A military official told the Haaretz newspaper that the Israeli army holds the Syrian government responsible for the errant fire and that the army will not tolerate any attempt to harm Israel's sovereignty and the security of its citizens.
A military spokeswoman said the projectile was most likely unintentional "spillover" from the internal fighting in Syria.
Israeli occupation again bombed Syria after a 'projectile' from Syria landed in Syria's Golan which is illegally occupied by Israel.
— OccPal-Gaza (@OccPalGaza) September 10, 2016
Residents in the Golan Heights said they heard explosions throughout the day amid the fighting between rival forces in Syria.
It was the third such incident in six days and came soon after Russia and the US announced a deal on a new Syrian ceasefire, set to come into force on Monday.
On Thursday, the Israel air force struck targets belonging to the Syrian government, the military announced, hours after mortar fire from the Syrian military errantly spilled into the northern Golan Heights, Haaretz said.

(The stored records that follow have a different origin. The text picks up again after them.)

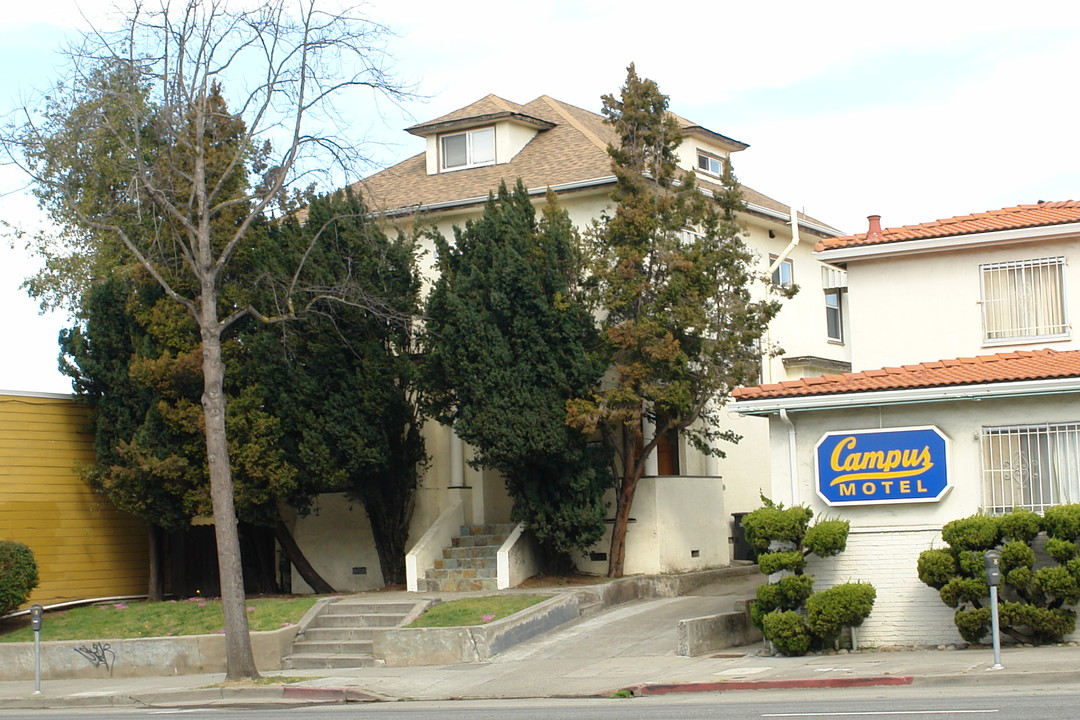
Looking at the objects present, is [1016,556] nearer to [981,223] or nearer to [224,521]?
[981,223]

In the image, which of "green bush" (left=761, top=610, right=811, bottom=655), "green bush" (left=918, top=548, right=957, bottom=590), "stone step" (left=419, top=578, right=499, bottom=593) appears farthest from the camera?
"stone step" (left=419, top=578, right=499, bottom=593)

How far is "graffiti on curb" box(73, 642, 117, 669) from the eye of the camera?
61.6 ft

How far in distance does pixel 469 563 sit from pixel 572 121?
1054cm

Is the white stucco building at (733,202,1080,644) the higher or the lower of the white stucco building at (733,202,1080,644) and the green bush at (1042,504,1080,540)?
the higher

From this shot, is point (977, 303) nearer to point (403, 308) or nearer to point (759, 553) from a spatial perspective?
point (759, 553)

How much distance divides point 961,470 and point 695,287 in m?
6.04

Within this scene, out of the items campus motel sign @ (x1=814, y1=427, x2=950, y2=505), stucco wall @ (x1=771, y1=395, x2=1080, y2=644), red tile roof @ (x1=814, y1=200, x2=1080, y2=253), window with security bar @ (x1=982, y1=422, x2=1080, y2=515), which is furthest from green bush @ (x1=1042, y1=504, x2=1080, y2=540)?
red tile roof @ (x1=814, y1=200, x2=1080, y2=253)

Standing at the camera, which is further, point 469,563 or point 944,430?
point 469,563

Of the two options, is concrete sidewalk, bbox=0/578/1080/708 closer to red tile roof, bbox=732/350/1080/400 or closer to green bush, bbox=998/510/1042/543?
green bush, bbox=998/510/1042/543

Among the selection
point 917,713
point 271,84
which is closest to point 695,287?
point 271,84

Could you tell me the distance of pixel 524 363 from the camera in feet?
68.7

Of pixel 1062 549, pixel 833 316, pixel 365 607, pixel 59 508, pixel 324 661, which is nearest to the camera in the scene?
pixel 1062 549

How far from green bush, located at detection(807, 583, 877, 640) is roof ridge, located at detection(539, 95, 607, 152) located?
1215cm

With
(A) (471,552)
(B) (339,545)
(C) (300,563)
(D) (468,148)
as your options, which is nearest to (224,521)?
(A) (471,552)
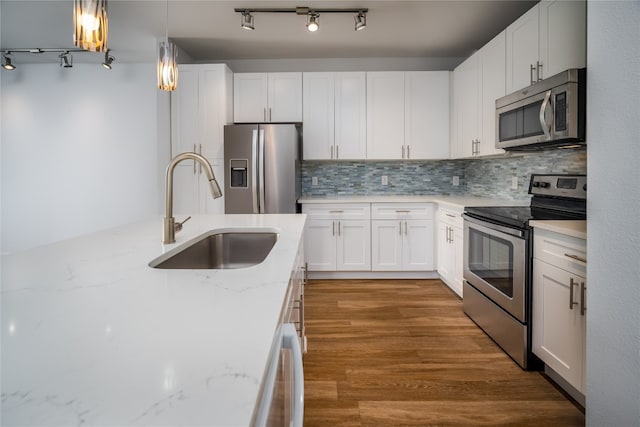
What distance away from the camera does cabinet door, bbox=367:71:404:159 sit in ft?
14.3

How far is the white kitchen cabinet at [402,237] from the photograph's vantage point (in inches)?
164

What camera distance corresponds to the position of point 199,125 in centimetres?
413

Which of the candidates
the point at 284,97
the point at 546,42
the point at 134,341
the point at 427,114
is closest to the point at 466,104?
the point at 427,114

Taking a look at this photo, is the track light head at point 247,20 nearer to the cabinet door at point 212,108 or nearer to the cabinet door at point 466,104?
the cabinet door at point 212,108

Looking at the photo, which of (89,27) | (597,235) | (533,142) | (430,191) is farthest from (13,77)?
(597,235)

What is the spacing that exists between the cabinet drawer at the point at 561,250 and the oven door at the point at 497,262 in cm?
10

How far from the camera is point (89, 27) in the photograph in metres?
1.38

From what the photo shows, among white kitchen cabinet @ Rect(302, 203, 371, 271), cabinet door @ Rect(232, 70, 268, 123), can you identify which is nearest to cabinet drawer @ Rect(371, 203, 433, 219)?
white kitchen cabinet @ Rect(302, 203, 371, 271)

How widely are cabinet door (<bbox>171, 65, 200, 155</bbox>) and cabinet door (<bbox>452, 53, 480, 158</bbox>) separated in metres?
2.75

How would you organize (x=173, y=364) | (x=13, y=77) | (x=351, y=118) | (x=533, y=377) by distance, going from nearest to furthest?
1. (x=173, y=364)
2. (x=533, y=377)
3. (x=351, y=118)
4. (x=13, y=77)

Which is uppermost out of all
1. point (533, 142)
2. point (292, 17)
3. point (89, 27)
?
point (292, 17)

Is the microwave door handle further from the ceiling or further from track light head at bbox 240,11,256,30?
track light head at bbox 240,11,256,30

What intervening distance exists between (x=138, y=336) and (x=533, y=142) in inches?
99.3

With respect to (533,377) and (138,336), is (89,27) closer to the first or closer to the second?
(138,336)
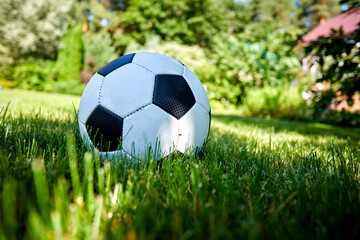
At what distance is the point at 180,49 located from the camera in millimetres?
16062

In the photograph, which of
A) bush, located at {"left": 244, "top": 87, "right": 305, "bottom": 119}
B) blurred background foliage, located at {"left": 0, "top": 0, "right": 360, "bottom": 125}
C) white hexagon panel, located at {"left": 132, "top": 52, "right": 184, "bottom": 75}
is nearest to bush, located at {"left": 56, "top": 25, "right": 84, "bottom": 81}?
blurred background foliage, located at {"left": 0, "top": 0, "right": 360, "bottom": 125}

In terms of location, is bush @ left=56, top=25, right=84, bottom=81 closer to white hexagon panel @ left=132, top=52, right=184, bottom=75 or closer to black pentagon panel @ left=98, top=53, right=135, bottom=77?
black pentagon panel @ left=98, top=53, right=135, bottom=77

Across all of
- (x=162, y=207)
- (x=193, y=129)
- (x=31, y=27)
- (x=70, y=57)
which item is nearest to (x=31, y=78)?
(x=70, y=57)

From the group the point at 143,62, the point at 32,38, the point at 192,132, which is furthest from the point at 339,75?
the point at 32,38

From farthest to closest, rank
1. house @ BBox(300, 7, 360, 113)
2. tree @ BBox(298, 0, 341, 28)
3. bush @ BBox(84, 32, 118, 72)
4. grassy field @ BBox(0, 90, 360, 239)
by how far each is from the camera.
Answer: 1. tree @ BBox(298, 0, 341, 28)
2. bush @ BBox(84, 32, 118, 72)
3. house @ BBox(300, 7, 360, 113)
4. grassy field @ BBox(0, 90, 360, 239)

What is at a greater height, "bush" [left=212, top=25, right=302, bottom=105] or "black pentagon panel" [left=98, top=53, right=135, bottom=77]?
"bush" [left=212, top=25, right=302, bottom=105]

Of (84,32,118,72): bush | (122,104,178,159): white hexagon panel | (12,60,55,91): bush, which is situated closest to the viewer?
(122,104,178,159): white hexagon panel

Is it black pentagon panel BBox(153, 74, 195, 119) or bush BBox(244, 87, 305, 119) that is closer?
black pentagon panel BBox(153, 74, 195, 119)

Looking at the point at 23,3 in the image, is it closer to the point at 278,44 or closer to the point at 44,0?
the point at 44,0

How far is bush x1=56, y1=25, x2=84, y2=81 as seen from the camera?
643 inches

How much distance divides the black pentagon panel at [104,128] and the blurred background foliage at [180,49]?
9.41 feet

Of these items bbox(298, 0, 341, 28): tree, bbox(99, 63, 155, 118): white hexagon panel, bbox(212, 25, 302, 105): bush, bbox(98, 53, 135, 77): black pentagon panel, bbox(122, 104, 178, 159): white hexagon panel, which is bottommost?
bbox(122, 104, 178, 159): white hexagon panel

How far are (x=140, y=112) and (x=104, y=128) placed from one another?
277 mm

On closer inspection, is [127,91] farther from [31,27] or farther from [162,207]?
[31,27]
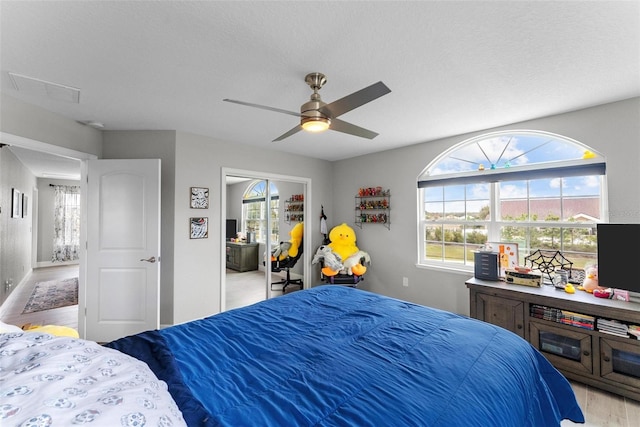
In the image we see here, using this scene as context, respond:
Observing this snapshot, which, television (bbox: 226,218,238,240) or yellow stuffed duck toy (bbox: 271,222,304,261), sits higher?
television (bbox: 226,218,238,240)

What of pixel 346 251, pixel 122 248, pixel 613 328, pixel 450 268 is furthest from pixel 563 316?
pixel 122 248

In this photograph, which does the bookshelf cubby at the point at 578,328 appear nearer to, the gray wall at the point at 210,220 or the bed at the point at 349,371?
the bed at the point at 349,371

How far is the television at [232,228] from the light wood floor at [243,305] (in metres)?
0.52

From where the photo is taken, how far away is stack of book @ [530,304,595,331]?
2.29m

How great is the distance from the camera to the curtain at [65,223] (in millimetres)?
7355

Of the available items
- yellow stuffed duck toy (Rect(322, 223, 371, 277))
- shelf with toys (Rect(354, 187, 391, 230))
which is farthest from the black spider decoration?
yellow stuffed duck toy (Rect(322, 223, 371, 277))

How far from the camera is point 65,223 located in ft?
24.6

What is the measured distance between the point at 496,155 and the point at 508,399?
302 cm

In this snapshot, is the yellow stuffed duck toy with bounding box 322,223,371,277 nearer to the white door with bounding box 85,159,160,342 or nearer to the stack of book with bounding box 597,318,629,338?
the white door with bounding box 85,159,160,342

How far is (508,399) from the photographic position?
1118mm

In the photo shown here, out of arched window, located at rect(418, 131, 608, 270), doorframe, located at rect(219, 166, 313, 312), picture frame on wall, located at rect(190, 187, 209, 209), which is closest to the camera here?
arched window, located at rect(418, 131, 608, 270)

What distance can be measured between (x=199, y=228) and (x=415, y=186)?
3038mm

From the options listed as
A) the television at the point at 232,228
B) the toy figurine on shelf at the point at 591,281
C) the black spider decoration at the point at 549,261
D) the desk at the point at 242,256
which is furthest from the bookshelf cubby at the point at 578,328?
the television at the point at 232,228

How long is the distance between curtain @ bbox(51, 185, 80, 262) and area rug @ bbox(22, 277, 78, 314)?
7.68 feet
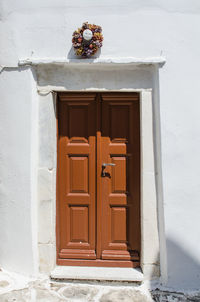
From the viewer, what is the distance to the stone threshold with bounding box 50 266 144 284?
325 cm

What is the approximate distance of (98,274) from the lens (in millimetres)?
3324

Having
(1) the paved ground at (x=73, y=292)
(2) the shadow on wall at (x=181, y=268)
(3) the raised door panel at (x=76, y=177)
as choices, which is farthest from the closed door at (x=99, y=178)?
(2) the shadow on wall at (x=181, y=268)

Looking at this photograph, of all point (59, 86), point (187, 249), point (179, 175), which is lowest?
point (187, 249)

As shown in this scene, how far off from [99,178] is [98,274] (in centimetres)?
108

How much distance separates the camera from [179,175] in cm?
321

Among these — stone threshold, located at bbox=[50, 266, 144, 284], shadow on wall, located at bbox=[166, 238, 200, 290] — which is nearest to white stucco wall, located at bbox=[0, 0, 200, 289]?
shadow on wall, located at bbox=[166, 238, 200, 290]

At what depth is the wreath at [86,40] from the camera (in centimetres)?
317

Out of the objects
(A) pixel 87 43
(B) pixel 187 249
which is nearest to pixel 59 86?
(A) pixel 87 43

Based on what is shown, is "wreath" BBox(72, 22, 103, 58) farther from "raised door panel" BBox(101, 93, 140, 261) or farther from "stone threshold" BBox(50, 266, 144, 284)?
"stone threshold" BBox(50, 266, 144, 284)

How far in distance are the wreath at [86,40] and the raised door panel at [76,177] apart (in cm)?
57

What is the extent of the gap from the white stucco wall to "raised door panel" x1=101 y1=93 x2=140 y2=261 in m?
0.40

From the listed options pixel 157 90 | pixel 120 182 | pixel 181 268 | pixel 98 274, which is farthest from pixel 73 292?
pixel 157 90

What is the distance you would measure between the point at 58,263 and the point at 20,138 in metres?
1.54

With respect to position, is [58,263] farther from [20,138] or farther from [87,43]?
[87,43]
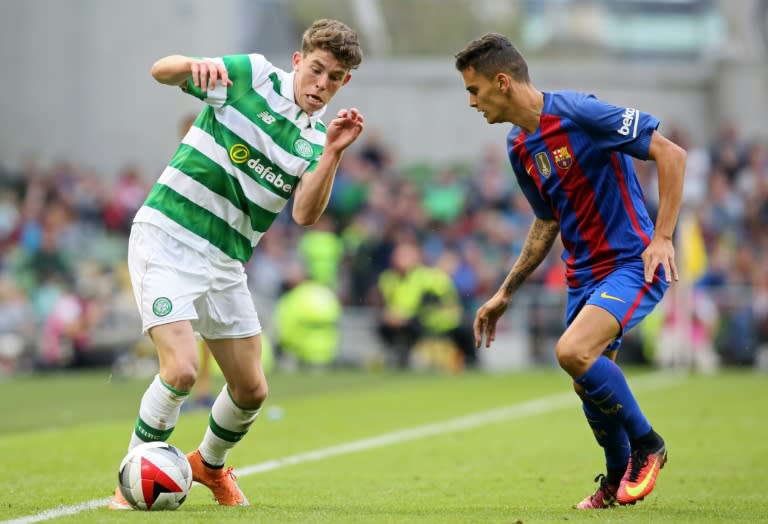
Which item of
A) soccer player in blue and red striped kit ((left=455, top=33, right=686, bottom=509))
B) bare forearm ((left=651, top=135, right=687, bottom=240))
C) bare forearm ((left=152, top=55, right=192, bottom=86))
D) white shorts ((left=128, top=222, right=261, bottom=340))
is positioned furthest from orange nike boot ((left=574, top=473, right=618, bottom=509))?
bare forearm ((left=152, top=55, right=192, bottom=86))

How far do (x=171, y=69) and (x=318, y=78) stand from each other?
77cm

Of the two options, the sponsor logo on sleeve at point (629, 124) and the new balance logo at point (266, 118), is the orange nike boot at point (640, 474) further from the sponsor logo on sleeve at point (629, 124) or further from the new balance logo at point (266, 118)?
the new balance logo at point (266, 118)

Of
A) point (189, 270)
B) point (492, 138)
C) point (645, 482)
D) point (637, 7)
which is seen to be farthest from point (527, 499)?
point (637, 7)

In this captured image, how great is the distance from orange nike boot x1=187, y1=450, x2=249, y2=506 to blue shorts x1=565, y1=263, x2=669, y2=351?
2.05m

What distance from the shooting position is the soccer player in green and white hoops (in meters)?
6.42

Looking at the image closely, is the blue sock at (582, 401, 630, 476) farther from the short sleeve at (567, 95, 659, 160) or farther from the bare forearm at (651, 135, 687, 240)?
the short sleeve at (567, 95, 659, 160)

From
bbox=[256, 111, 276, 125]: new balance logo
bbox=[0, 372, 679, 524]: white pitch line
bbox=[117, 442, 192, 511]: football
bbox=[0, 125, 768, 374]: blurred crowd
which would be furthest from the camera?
bbox=[0, 125, 768, 374]: blurred crowd

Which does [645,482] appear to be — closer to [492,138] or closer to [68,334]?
[68,334]

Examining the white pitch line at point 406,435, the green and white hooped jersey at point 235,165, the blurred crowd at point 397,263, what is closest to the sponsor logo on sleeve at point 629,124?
the green and white hooped jersey at point 235,165

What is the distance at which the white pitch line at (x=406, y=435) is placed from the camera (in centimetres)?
646

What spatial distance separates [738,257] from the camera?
73.5 ft

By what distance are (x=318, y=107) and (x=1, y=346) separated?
Answer: 49.2 ft

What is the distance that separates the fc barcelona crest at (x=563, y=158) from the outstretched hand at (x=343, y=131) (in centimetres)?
108

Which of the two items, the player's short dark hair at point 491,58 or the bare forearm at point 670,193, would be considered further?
the player's short dark hair at point 491,58
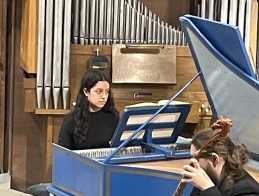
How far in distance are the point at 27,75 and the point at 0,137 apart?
2.74ft

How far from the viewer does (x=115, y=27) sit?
184 inches

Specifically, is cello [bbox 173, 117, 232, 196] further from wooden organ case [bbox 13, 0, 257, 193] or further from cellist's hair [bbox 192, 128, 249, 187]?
wooden organ case [bbox 13, 0, 257, 193]

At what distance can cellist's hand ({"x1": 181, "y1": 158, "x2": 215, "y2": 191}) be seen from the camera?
211 centimetres

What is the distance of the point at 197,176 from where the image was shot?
2115 millimetres

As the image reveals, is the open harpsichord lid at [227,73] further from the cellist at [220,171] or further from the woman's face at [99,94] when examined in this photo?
the woman's face at [99,94]

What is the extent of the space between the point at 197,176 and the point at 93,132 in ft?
5.27

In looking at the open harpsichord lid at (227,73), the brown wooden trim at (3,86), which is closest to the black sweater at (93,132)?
the open harpsichord lid at (227,73)

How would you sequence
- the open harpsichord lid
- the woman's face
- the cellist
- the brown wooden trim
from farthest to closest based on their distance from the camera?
the brown wooden trim, the woman's face, the open harpsichord lid, the cellist

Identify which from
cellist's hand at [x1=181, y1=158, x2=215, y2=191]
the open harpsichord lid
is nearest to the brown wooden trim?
the open harpsichord lid

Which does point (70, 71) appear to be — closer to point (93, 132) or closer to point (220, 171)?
point (93, 132)

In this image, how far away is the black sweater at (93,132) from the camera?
362cm

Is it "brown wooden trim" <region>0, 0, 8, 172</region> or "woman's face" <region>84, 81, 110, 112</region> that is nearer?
"woman's face" <region>84, 81, 110, 112</region>

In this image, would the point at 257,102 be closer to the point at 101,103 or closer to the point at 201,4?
the point at 101,103

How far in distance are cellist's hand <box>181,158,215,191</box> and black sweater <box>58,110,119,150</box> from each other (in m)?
1.54
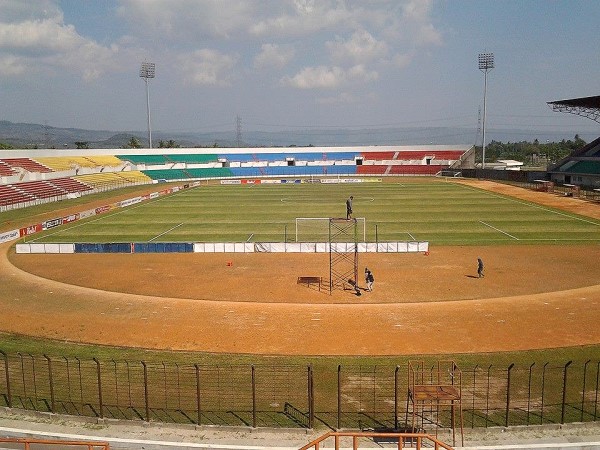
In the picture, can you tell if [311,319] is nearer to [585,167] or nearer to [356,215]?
[356,215]

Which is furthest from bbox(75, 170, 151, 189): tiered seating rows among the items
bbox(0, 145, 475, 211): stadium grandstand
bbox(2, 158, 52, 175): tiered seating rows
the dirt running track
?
the dirt running track

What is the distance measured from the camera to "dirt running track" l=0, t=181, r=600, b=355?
72.6 feet

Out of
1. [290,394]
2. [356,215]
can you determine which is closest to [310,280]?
[290,394]

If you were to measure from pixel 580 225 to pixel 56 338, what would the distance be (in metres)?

A similar incident took place on Sunday, when Israeli forces attacked artillery belonging to the Syrian government in response to a shell that exploded in the Israeli Golan Heights, Haaretz said.
There were similar events in July and previously.
Israel has sought to avoid being drawn into Syria's complex war which is now in its sixth year, but it has attacked Syrian military targets when fire from the conflict spills over.
Israel seized 1,200 square kilometres of the Golan Heights from Syria in the Six-Day War of 1967 and later annexed it in a move never recognised by the international community.